*Request*: Continue the essay on worship music below, picking up right after its final sentence.

───── Selected text ─────

I’m going to risk sounding like a grumpy old curmudgeon. 
A lot of popular worship music just irritates me. I’m an insider to this movement—I’ve led worship most Sundays for almost two decades now, so I’ve had plenty of experience with worship music. Lest you think I’m an unredeemable killjoy, let me admit that there are many theologically grounded well written praise and worship songs in the world. It’s the biblically naive songs that drive me crazy.
This is How We Overcome is one of those songs. If you’re an evangelical Christian, you’ve probably sang it. Songwriting powerhouse Reuben Morgan published this celebratory song (also known as “Morning Into Dancing”) in 1998 and it became a staple in celebration services. Singers cry out, “Your light broke through my night,” and “you have turned my sorrow into joy.” The bridge drives the message home ad infinitum: “This is how we overcome!” According to the song, Christians overcome by confessing that God makes them happy. You can listen to it by clicking here if you’d like.

───── Excerpted data ─────

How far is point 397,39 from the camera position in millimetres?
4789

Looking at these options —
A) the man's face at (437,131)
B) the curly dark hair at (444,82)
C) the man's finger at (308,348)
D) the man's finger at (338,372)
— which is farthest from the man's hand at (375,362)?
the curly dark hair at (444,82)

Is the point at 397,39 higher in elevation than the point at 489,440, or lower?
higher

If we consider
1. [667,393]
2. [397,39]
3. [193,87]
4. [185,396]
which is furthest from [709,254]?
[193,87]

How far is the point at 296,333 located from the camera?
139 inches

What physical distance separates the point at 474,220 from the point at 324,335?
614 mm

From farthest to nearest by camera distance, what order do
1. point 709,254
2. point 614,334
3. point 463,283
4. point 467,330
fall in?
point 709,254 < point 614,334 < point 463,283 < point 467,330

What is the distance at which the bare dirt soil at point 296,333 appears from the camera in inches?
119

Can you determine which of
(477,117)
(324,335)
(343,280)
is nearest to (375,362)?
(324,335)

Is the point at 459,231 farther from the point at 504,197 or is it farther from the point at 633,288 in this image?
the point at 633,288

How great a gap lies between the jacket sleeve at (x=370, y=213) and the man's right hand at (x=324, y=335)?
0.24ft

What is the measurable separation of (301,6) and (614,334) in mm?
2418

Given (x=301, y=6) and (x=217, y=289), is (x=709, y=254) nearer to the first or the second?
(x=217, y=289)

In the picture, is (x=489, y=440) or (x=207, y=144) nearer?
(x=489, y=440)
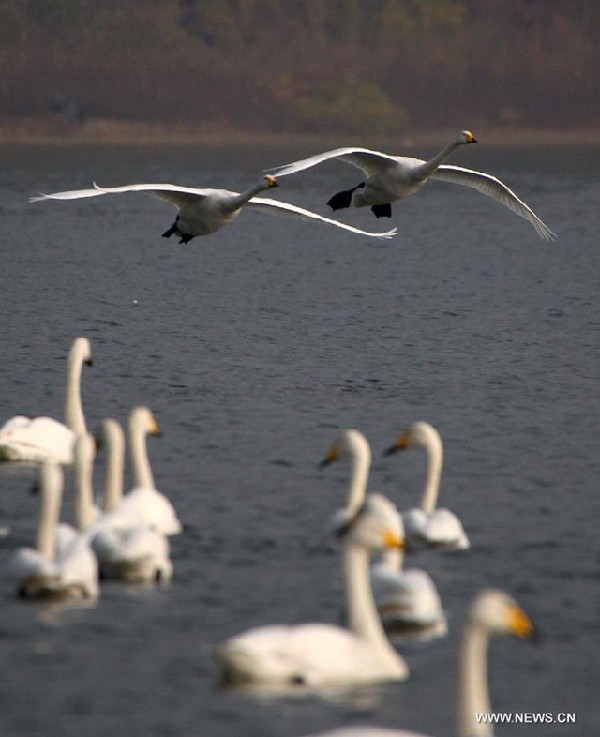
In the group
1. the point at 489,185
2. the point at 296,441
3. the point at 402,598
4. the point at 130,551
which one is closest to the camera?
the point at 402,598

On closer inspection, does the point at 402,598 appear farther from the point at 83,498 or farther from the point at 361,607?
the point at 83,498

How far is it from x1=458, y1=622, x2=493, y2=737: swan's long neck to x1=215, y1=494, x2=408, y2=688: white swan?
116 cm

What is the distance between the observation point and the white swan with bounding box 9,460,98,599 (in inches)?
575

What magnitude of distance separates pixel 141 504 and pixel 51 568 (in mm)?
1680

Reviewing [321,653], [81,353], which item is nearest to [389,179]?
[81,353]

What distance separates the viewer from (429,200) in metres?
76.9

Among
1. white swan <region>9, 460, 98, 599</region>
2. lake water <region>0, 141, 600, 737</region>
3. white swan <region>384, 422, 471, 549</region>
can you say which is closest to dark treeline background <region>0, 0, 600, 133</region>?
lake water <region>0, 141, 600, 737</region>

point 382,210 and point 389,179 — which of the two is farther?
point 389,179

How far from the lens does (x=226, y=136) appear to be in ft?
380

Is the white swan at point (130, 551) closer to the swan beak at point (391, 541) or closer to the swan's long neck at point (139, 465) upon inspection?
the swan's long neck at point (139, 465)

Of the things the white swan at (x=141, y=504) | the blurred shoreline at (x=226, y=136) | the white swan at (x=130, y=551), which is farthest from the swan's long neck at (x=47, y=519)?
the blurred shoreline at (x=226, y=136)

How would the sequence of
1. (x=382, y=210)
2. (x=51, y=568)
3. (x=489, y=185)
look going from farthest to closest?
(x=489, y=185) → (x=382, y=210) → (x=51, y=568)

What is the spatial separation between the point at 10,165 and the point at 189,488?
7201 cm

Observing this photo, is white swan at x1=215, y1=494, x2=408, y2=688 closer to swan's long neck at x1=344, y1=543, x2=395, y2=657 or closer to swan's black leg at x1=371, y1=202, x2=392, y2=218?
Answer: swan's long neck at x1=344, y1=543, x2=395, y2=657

─────
───── Excerpted data ─────

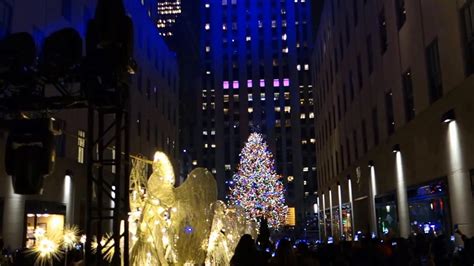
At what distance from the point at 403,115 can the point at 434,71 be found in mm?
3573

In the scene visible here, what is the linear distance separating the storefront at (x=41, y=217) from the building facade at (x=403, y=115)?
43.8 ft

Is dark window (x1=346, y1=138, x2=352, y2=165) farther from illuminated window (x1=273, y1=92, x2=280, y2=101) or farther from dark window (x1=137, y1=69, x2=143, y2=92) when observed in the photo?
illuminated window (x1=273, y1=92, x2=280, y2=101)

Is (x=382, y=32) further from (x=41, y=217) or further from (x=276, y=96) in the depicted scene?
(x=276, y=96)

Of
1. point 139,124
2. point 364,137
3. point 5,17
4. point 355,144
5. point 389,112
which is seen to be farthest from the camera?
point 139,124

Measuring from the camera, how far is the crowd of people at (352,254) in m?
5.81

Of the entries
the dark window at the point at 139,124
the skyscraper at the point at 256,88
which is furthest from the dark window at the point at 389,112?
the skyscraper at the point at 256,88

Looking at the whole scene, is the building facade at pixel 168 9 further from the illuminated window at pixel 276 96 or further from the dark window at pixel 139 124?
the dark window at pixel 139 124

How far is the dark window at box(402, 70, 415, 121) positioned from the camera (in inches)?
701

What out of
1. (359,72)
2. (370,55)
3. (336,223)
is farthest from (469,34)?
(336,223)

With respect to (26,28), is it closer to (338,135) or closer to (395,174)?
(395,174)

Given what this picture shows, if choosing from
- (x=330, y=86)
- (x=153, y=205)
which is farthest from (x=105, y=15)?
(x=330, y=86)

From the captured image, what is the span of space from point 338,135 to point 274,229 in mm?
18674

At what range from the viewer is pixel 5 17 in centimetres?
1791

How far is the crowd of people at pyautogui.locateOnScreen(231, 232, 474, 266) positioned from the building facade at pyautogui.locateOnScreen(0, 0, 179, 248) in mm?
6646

─────
───── Excerpted data ─────

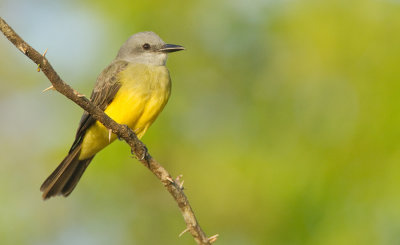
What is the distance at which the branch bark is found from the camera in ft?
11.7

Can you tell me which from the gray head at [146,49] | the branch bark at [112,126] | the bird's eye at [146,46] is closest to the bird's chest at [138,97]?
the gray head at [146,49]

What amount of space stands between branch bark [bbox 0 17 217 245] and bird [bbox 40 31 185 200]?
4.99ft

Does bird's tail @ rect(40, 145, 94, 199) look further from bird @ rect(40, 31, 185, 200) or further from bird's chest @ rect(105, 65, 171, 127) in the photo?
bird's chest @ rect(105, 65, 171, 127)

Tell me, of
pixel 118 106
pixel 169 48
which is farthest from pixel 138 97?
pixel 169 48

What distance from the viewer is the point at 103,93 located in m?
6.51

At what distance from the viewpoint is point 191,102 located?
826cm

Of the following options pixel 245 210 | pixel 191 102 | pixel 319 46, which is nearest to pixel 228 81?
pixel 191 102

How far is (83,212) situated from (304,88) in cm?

─────

*Task response*:
Here’s my beef. Look up all the uses of “overcome” in the New Testament (or just click here) and read through the passages. All the talk about “morning into dancing” (which is a good biblical message in context—read Psalm 30) has nothing to do with overcoming. Overcoming is much more ominous in tone.
John repeats the phrase, “overcome(s) the world” three times in three consecutive sentences. It’s worth looking into what he’s really talking about.
The direct object of the verb “overcome” is “the world.” We know that God loved it (John 3:16), yet back in 1 John 2:15 we’re told explicitly not to love the world. Clearly the word “world” refers to more than one thing. In one sense, God created the world and called it “good.” Despite the corrupting influence of sin, Jesus still loved this world enough to give his life to see all creation reconciled to himself.
The “world” John is referring to here—that which we are not to love, that which we have overcome—is “worldly attitudes and values that are opposed to God” (Kruse 172). Just as the term “flesh” in scripture can refer to the skin on my body or human nature turned away from God, “world” can be viewed in a positive or negative light.
How, then, have we overcome the world? How do we continue to overcome?
This Is How We Overcome
In John’s gospel, he records chapters worth of teaching and prayer that Jesus gave to his disciples before he was betrayed in the garden. Among that teaching is a challenging yet comforting word:
I have said these things to you, that in me you may have peace. In the world you will have tribulation. But take heart; I have overcome the world. (John 16:33 ESV)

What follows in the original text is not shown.